> _Information shown_:
------------------------------------------------------------

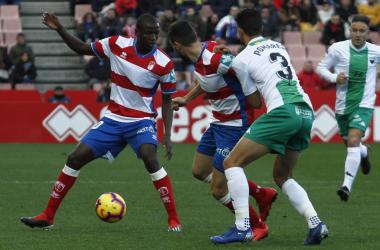 Adrián Ramos en el partido contra el Extremadura. Foto: Antonio L Juárez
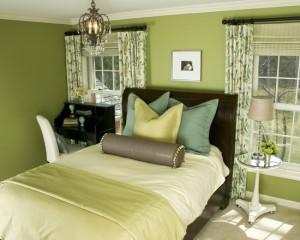 Фото: интерьер салатовой спальни с небольшой люстрой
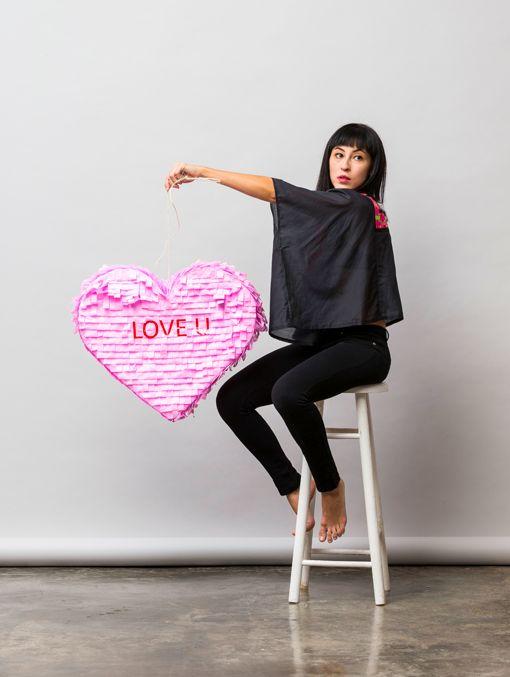 Piñata en forma de corazón con texto: LOVE U. Rellénala con tus productos favoritos de UNELEFANTE y envíala como regalo o utilízala para decoración o piñata para romper en tu evento.   Incluye:   - Piñata de papel - Carta para personalizar - Caja gigante UNELEFANTE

------------------------------------------------------------

> _Directions_: The material is to be reproduced verbatim, and no picture may appear in the copy.

> _Solution for this problem_:
 Adrián Ramos en el partido contra el Extremadura. Foto: Antonio L Juárez
 Фото: интерьер салатовой спальни с небольшой люстрой
 Piñata en forma de corazón con texto: LOVE U. Rellénala con tus productos favoritos de UNELEFANTE y envíala como regalo o utilízala para decoración o piñata para romper en tu evento.   Incluye:   - Piñata de papel - Carta para personalizar - Caja gigante UNELEFANTE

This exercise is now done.